→ **What is being asked**
Which lines in the data below contain the string "instances"? Copy each of them in full.
----- Supplied material -----
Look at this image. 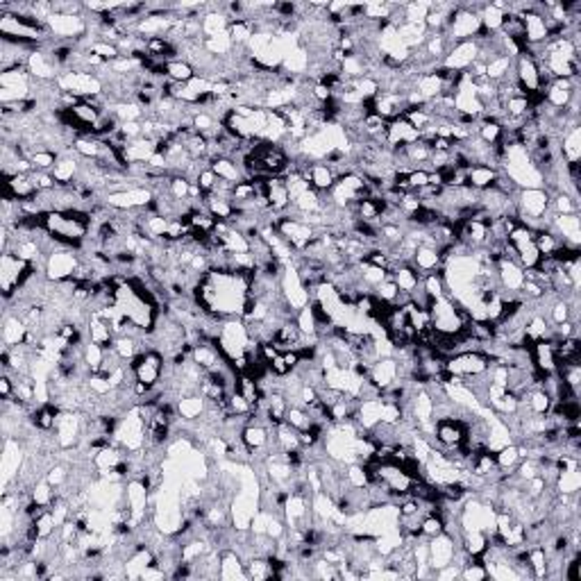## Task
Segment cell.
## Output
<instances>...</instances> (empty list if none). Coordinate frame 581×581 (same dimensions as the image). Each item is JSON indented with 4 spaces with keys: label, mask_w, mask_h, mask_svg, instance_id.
Masks as SVG:
<instances>
[{
    "label": "cell",
    "mask_w": 581,
    "mask_h": 581,
    "mask_svg": "<svg viewBox=\"0 0 581 581\" xmlns=\"http://www.w3.org/2000/svg\"><path fill=\"white\" fill-rule=\"evenodd\" d=\"M34 268L30 262L14 257L12 252H3V264H0V280H3V300L12 297L16 290L32 277Z\"/></svg>",
    "instance_id": "6da1fadb"
},
{
    "label": "cell",
    "mask_w": 581,
    "mask_h": 581,
    "mask_svg": "<svg viewBox=\"0 0 581 581\" xmlns=\"http://www.w3.org/2000/svg\"><path fill=\"white\" fill-rule=\"evenodd\" d=\"M80 264V255L76 248H69V245H59L48 255V264H46V277L50 282H64L71 280L73 273Z\"/></svg>",
    "instance_id": "7a4b0ae2"
},
{
    "label": "cell",
    "mask_w": 581,
    "mask_h": 581,
    "mask_svg": "<svg viewBox=\"0 0 581 581\" xmlns=\"http://www.w3.org/2000/svg\"><path fill=\"white\" fill-rule=\"evenodd\" d=\"M488 366H490V356L479 352V350L452 354V356H448V361H445V370H448L452 377L481 375V372L488 370Z\"/></svg>",
    "instance_id": "3957f363"
},
{
    "label": "cell",
    "mask_w": 581,
    "mask_h": 581,
    "mask_svg": "<svg viewBox=\"0 0 581 581\" xmlns=\"http://www.w3.org/2000/svg\"><path fill=\"white\" fill-rule=\"evenodd\" d=\"M516 209L518 218H543L552 209V200L543 189H520Z\"/></svg>",
    "instance_id": "277c9868"
},
{
    "label": "cell",
    "mask_w": 581,
    "mask_h": 581,
    "mask_svg": "<svg viewBox=\"0 0 581 581\" xmlns=\"http://www.w3.org/2000/svg\"><path fill=\"white\" fill-rule=\"evenodd\" d=\"M46 25L50 30V34H53L55 39H62V41H78L80 36H84L89 32L84 14H82V16L53 14V16L46 21Z\"/></svg>",
    "instance_id": "5b68a950"
},
{
    "label": "cell",
    "mask_w": 581,
    "mask_h": 581,
    "mask_svg": "<svg viewBox=\"0 0 581 581\" xmlns=\"http://www.w3.org/2000/svg\"><path fill=\"white\" fill-rule=\"evenodd\" d=\"M25 445L19 441V438H5V445H3V490L10 486V483L16 479L21 468H23V461H25Z\"/></svg>",
    "instance_id": "8992f818"
},
{
    "label": "cell",
    "mask_w": 581,
    "mask_h": 581,
    "mask_svg": "<svg viewBox=\"0 0 581 581\" xmlns=\"http://www.w3.org/2000/svg\"><path fill=\"white\" fill-rule=\"evenodd\" d=\"M477 59V41H459L450 48V53L443 57L441 66L454 73H466Z\"/></svg>",
    "instance_id": "52a82bcc"
},
{
    "label": "cell",
    "mask_w": 581,
    "mask_h": 581,
    "mask_svg": "<svg viewBox=\"0 0 581 581\" xmlns=\"http://www.w3.org/2000/svg\"><path fill=\"white\" fill-rule=\"evenodd\" d=\"M552 232L561 238L570 248H579L581 245V220L579 214H556L552 218Z\"/></svg>",
    "instance_id": "ba28073f"
},
{
    "label": "cell",
    "mask_w": 581,
    "mask_h": 581,
    "mask_svg": "<svg viewBox=\"0 0 581 581\" xmlns=\"http://www.w3.org/2000/svg\"><path fill=\"white\" fill-rule=\"evenodd\" d=\"M398 377H400V366H398L396 356H379L368 372V379L379 391H384V389H389L391 384H396Z\"/></svg>",
    "instance_id": "9c48e42d"
},
{
    "label": "cell",
    "mask_w": 581,
    "mask_h": 581,
    "mask_svg": "<svg viewBox=\"0 0 581 581\" xmlns=\"http://www.w3.org/2000/svg\"><path fill=\"white\" fill-rule=\"evenodd\" d=\"M457 547L459 545L445 532L434 536V538H429V568L436 572V570L445 568V565H450Z\"/></svg>",
    "instance_id": "30bf717a"
},
{
    "label": "cell",
    "mask_w": 581,
    "mask_h": 581,
    "mask_svg": "<svg viewBox=\"0 0 581 581\" xmlns=\"http://www.w3.org/2000/svg\"><path fill=\"white\" fill-rule=\"evenodd\" d=\"M497 277H500L502 290H506V293H516L520 297V288H523V284H525L523 266L504 257L497 262Z\"/></svg>",
    "instance_id": "8fae6325"
},
{
    "label": "cell",
    "mask_w": 581,
    "mask_h": 581,
    "mask_svg": "<svg viewBox=\"0 0 581 581\" xmlns=\"http://www.w3.org/2000/svg\"><path fill=\"white\" fill-rule=\"evenodd\" d=\"M264 191H266V200H268V205H271L273 212L284 214L290 207V196H288L284 177H277V175L268 177V180L264 182Z\"/></svg>",
    "instance_id": "7c38bea8"
},
{
    "label": "cell",
    "mask_w": 581,
    "mask_h": 581,
    "mask_svg": "<svg viewBox=\"0 0 581 581\" xmlns=\"http://www.w3.org/2000/svg\"><path fill=\"white\" fill-rule=\"evenodd\" d=\"M436 438L441 441L443 448H459L466 441V422L457 418L436 420Z\"/></svg>",
    "instance_id": "4fadbf2b"
},
{
    "label": "cell",
    "mask_w": 581,
    "mask_h": 581,
    "mask_svg": "<svg viewBox=\"0 0 581 581\" xmlns=\"http://www.w3.org/2000/svg\"><path fill=\"white\" fill-rule=\"evenodd\" d=\"M411 268L418 271L420 277H424V275H431V273H438L443 268L441 252H438L436 248H429V245H418V250L413 252Z\"/></svg>",
    "instance_id": "5bb4252c"
},
{
    "label": "cell",
    "mask_w": 581,
    "mask_h": 581,
    "mask_svg": "<svg viewBox=\"0 0 581 581\" xmlns=\"http://www.w3.org/2000/svg\"><path fill=\"white\" fill-rule=\"evenodd\" d=\"M382 409H384V400L375 398V400H361L359 409H356L354 422L359 424L363 431H370L372 427H377L382 422Z\"/></svg>",
    "instance_id": "9a60e30c"
},
{
    "label": "cell",
    "mask_w": 581,
    "mask_h": 581,
    "mask_svg": "<svg viewBox=\"0 0 581 581\" xmlns=\"http://www.w3.org/2000/svg\"><path fill=\"white\" fill-rule=\"evenodd\" d=\"M523 25H525V41L527 46H543V43L549 41L547 27L543 23V16L538 12H529L523 16Z\"/></svg>",
    "instance_id": "2e32d148"
},
{
    "label": "cell",
    "mask_w": 581,
    "mask_h": 581,
    "mask_svg": "<svg viewBox=\"0 0 581 581\" xmlns=\"http://www.w3.org/2000/svg\"><path fill=\"white\" fill-rule=\"evenodd\" d=\"M532 359H534V368L540 372V375H549L556 368V359H554V345L549 341H536L532 345Z\"/></svg>",
    "instance_id": "e0dca14e"
},
{
    "label": "cell",
    "mask_w": 581,
    "mask_h": 581,
    "mask_svg": "<svg viewBox=\"0 0 581 581\" xmlns=\"http://www.w3.org/2000/svg\"><path fill=\"white\" fill-rule=\"evenodd\" d=\"M27 337V325L21 318L5 314L3 316V345H21L25 343Z\"/></svg>",
    "instance_id": "ac0fdd59"
},
{
    "label": "cell",
    "mask_w": 581,
    "mask_h": 581,
    "mask_svg": "<svg viewBox=\"0 0 581 581\" xmlns=\"http://www.w3.org/2000/svg\"><path fill=\"white\" fill-rule=\"evenodd\" d=\"M220 579H248L243 558L234 549H220Z\"/></svg>",
    "instance_id": "d6986e66"
},
{
    "label": "cell",
    "mask_w": 581,
    "mask_h": 581,
    "mask_svg": "<svg viewBox=\"0 0 581 581\" xmlns=\"http://www.w3.org/2000/svg\"><path fill=\"white\" fill-rule=\"evenodd\" d=\"M558 150H561V159L565 163H577L581 159V128L565 132L558 141Z\"/></svg>",
    "instance_id": "ffe728a7"
},
{
    "label": "cell",
    "mask_w": 581,
    "mask_h": 581,
    "mask_svg": "<svg viewBox=\"0 0 581 581\" xmlns=\"http://www.w3.org/2000/svg\"><path fill=\"white\" fill-rule=\"evenodd\" d=\"M500 170L490 168V166H470L468 168V186H472L477 191L490 189L495 184Z\"/></svg>",
    "instance_id": "44dd1931"
},
{
    "label": "cell",
    "mask_w": 581,
    "mask_h": 581,
    "mask_svg": "<svg viewBox=\"0 0 581 581\" xmlns=\"http://www.w3.org/2000/svg\"><path fill=\"white\" fill-rule=\"evenodd\" d=\"M212 170L216 173V177H220V180H227L232 184H241L243 182V173H241V166L229 159V157H218L212 161Z\"/></svg>",
    "instance_id": "7402d4cb"
},
{
    "label": "cell",
    "mask_w": 581,
    "mask_h": 581,
    "mask_svg": "<svg viewBox=\"0 0 581 581\" xmlns=\"http://www.w3.org/2000/svg\"><path fill=\"white\" fill-rule=\"evenodd\" d=\"M309 182H311V189H316L318 193H327L334 186V182H337V177H334V173L325 161H316V163H311Z\"/></svg>",
    "instance_id": "603a6c76"
},
{
    "label": "cell",
    "mask_w": 581,
    "mask_h": 581,
    "mask_svg": "<svg viewBox=\"0 0 581 581\" xmlns=\"http://www.w3.org/2000/svg\"><path fill=\"white\" fill-rule=\"evenodd\" d=\"M554 488H556V493H563V495L579 493V488H581V472H579V468H565V470L558 472Z\"/></svg>",
    "instance_id": "cb8c5ba5"
},
{
    "label": "cell",
    "mask_w": 581,
    "mask_h": 581,
    "mask_svg": "<svg viewBox=\"0 0 581 581\" xmlns=\"http://www.w3.org/2000/svg\"><path fill=\"white\" fill-rule=\"evenodd\" d=\"M177 413L184 420H198L200 415L205 413V398L200 396H189V398H180L177 400Z\"/></svg>",
    "instance_id": "d4e9b609"
},
{
    "label": "cell",
    "mask_w": 581,
    "mask_h": 581,
    "mask_svg": "<svg viewBox=\"0 0 581 581\" xmlns=\"http://www.w3.org/2000/svg\"><path fill=\"white\" fill-rule=\"evenodd\" d=\"M163 71H166L168 80L180 82V84H186V82H191L193 78H196L193 66L182 62V59H170V62H166V66H163Z\"/></svg>",
    "instance_id": "484cf974"
},
{
    "label": "cell",
    "mask_w": 581,
    "mask_h": 581,
    "mask_svg": "<svg viewBox=\"0 0 581 581\" xmlns=\"http://www.w3.org/2000/svg\"><path fill=\"white\" fill-rule=\"evenodd\" d=\"M391 277L398 284V288H402V290H413L415 286H418V282H420L418 271L411 268V266H396L391 271Z\"/></svg>",
    "instance_id": "4316f807"
},
{
    "label": "cell",
    "mask_w": 581,
    "mask_h": 581,
    "mask_svg": "<svg viewBox=\"0 0 581 581\" xmlns=\"http://www.w3.org/2000/svg\"><path fill=\"white\" fill-rule=\"evenodd\" d=\"M245 575L248 579H273L271 556H252L245 561Z\"/></svg>",
    "instance_id": "83f0119b"
},
{
    "label": "cell",
    "mask_w": 581,
    "mask_h": 581,
    "mask_svg": "<svg viewBox=\"0 0 581 581\" xmlns=\"http://www.w3.org/2000/svg\"><path fill=\"white\" fill-rule=\"evenodd\" d=\"M495 461H497V468H500L502 472H513V470H516V466L520 464L518 445L516 443L504 445L502 450L495 452Z\"/></svg>",
    "instance_id": "f1b7e54d"
},
{
    "label": "cell",
    "mask_w": 581,
    "mask_h": 581,
    "mask_svg": "<svg viewBox=\"0 0 581 581\" xmlns=\"http://www.w3.org/2000/svg\"><path fill=\"white\" fill-rule=\"evenodd\" d=\"M227 34L234 46H248V41L255 34V27H252L250 21H232L227 27Z\"/></svg>",
    "instance_id": "f546056e"
},
{
    "label": "cell",
    "mask_w": 581,
    "mask_h": 581,
    "mask_svg": "<svg viewBox=\"0 0 581 581\" xmlns=\"http://www.w3.org/2000/svg\"><path fill=\"white\" fill-rule=\"evenodd\" d=\"M205 48H207V53H212L214 57H227L232 53L234 43L229 39L227 32H220L216 36H209V39H205Z\"/></svg>",
    "instance_id": "4dcf8cb0"
},
{
    "label": "cell",
    "mask_w": 581,
    "mask_h": 581,
    "mask_svg": "<svg viewBox=\"0 0 581 581\" xmlns=\"http://www.w3.org/2000/svg\"><path fill=\"white\" fill-rule=\"evenodd\" d=\"M513 64H516V59H511V57H500V59H495V62H490L486 66V80L493 82V84L502 82L511 73Z\"/></svg>",
    "instance_id": "1f68e13d"
},
{
    "label": "cell",
    "mask_w": 581,
    "mask_h": 581,
    "mask_svg": "<svg viewBox=\"0 0 581 581\" xmlns=\"http://www.w3.org/2000/svg\"><path fill=\"white\" fill-rule=\"evenodd\" d=\"M284 422H288L290 427L297 429V431H304V429H309L311 424H314V418L309 415L307 407H288Z\"/></svg>",
    "instance_id": "d6a6232c"
},
{
    "label": "cell",
    "mask_w": 581,
    "mask_h": 581,
    "mask_svg": "<svg viewBox=\"0 0 581 581\" xmlns=\"http://www.w3.org/2000/svg\"><path fill=\"white\" fill-rule=\"evenodd\" d=\"M518 264L523 266V271H532V268L538 266L540 262V252L536 248L534 241H529L525 245H518Z\"/></svg>",
    "instance_id": "836d02e7"
},
{
    "label": "cell",
    "mask_w": 581,
    "mask_h": 581,
    "mask_svg": "<svg viewBox=\"0 0 581 581\" xmlns=\"http://www.w3.org/2000/svg\"><path fill=\"white\" fill-rule=\"evenodd\" d=\"M32 502L39 504V506H53V502H55V488L50 486L46 477L39 479L32 486Z\"/></svg>",
    "instance_id": "e575fe53"
},
{
    "label": "cell",
    "mask_w": 581,
    "mask_h": 581,
    "mask_svg": "<svg viewBox=\"0 0 581 581\" xmlns=\"http://www.w3.org/2000/svg\"><path fill=\"white\" fill-rule=\"evenodd\" d=\"M345 475H348V481H350V486H352V488H366L368 481H370L366 464H348L345 466Z\"/></svg>",
    "instance_id": "d590c367"
},
{
    "label": "cell",
    "mask_w": 581,
    "mask_h": 581,
    "mask_svg": "<svg viewBox=\"0 0 581 581\" xmlns=\"http://www.w3.org/2000/svg\"><path fill=\"white\" fill-rule=\"evenodd\" d=\"M445 532V520L438 516L436 511L427 513V516L422 518V525H420V534L424 538H434V536L443 534Z\"/></svg>",
    "instance_id": "8d00e7d4"
},
{
    "label": "cell",
    "mask_w": 581,
    "mask_h": 581,
    "mask_svg": "<svg viewBox=\"0 0 581 581\" xmlns=\"http://www.w3.org/2000/svg\"><path fill=\"white\" fill-rule=\"evenodd\" d=\"M295 325L300 327V332L304 334V337H318L316 334V316H314V311H311V302L307 304V307H302L300 311H297Z\"/></svg>",
    "instance_id": "74e56055"
},
{
    "label": "cell",
    "mask_w": 581,
    "mask_h": 581,
    "mask_svg": "<svg viewBox=\"0 0 581 581\" xmlns=\"http://www.w3.org/2000/svg\"><path fill=\"white\" fill-rule=\"evenodd\" d=\"M398 293H400V288H398L396 282H393V277L384 280L382 284H377L375 288H372V295H375L379 302H389V304L396 302Z\"/></svg>",
    "instance_id": "f35d334b"
},
{
    "label": "cell",
    "mask_w": 581,
    "mask_h": 581,
    "mask_svg": "<svg viewBox=\"0 0 581 581\" xmlns=\"http://www.w3.org/2000/svg\"><path fill=\"white\" fill-rule=\"evenodd\" d=\"M102 356H105V348L93 343V341H89L87 348H84V363L91 372H98L100 370V363H102Z\"/></svg>",
    "instance_id": "ab89813d"
},
{
    "label": "cell",
    "mask_w": 581,
    "mask_h": 581,
    "mask_svg": "<svg viewBox=\"0 0 581 581\" xmlns=\"http://www.w3.org/2000/svg\"><path fill=\"white\" fill-rule=\"evenodd\" d=\"M554 214H579V200H575L568 193H558L552 198Z\"/></svg>",
    "instance_id": "60d3db41"
},
{
    "label": "cell",
    "mask_w": 581,
    "mask_h": 581,
    "mask_svg": "<svg viewBox=\"0 0 581 581\" xmlns=\"http://www.w3.org/2000/svg\"><path fill=\"white\" fill-rule=\"evenodd\" d=\"M427 14H429V3H407L405 5L407 23H424Z\"/></svg>",
    "instance_id": "b9f144b4"
},
{
    "label": "cell",
    "mask_w": 581,
    "mask_h": 581,
    "mask_svg": "<svg viewBox=\"0 0 581 581\" xmlns=\"http://www.w3.org/2000/svg\"><path fill=\"white\" fill-rule=\"evenodd\" d=\"M30 161H32L34 170H48V173H53V168L57 163V155L50 150H39L30 157Z\"/></svg>",
    "instance_id": "7bdbcfd3"
},
{
    "label": "cell",
    "mask_w": 581,
    "mask_h": 581,
    "mask_svg": "<svg viewBox=\"0 0 581 581\" xmlns=\"http://www.w3.org/2000/svg\"><path fill=\"white\" fill-rule=\"evenodd\" d=\"M461 579H468V581H481V579H488V572H486V565H483L479 558H475L466 565V568H461Z\"/></svg>",
    "instance_id": "ee69618b"
},
{
    "label": "cell",
    "mask_w": 581,
    "mask_h": 581,
    "mask_svg": "<svg viewBox=\"0 0 581 581\" xmlns=\"http://www.w3.org/2000/svg\"><path fill=\"white\" fill-rule=\"evenodd\" d=\"M216 180H218V177H216V173L212 168H205L203 173H200V177H198V189L203 191V196H207V193H212V189H214V184H216Z\"/></svg>",
    "instance_id": "f6af8a7d"
},
{
    "label": "cell",
    "mask_w": 581,
    "mask_h": 581,
    "mask_svg": "<svg viewBox=\"0 0 581 581\" xmlns=\"http://www.w3.org/2000/svg\"><path fill=\"white\" fill-rule=\"evenodd\" d=\"M268 370H271L273 375H277V377H284V375H288V372H290V368L286 366V361H284V356H282V354H277L271 363H268Z\"/></svg>",
    "instance_id": "bcb514c9"
},
{
    "label": "cell",
    "mask_w": 581,
    "mask_h": 581,
    "mask_svg": "<svg viewBox=\"0 0 581 581\" xmlns=\"http://www.w3.org/2000/svg\"><path fill=\"white\" fill-rule=\"evenodd\" d=\"M457 577H461V570L452 563L445 565L441 570H436V575H434V579H457Z\"/></svg>",
    "instance_id": "7dc6e473"
}]
</instances>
-----
→ **Problem solution**
<instances>...</instances> (empty list if none). Coordinate frame 581×581 (same dimensions as the image). Each item is JSON indented with 4 spaces with keys: label, mask_w, mask_h, mask_svg, instance_id.
<instances>
</instances>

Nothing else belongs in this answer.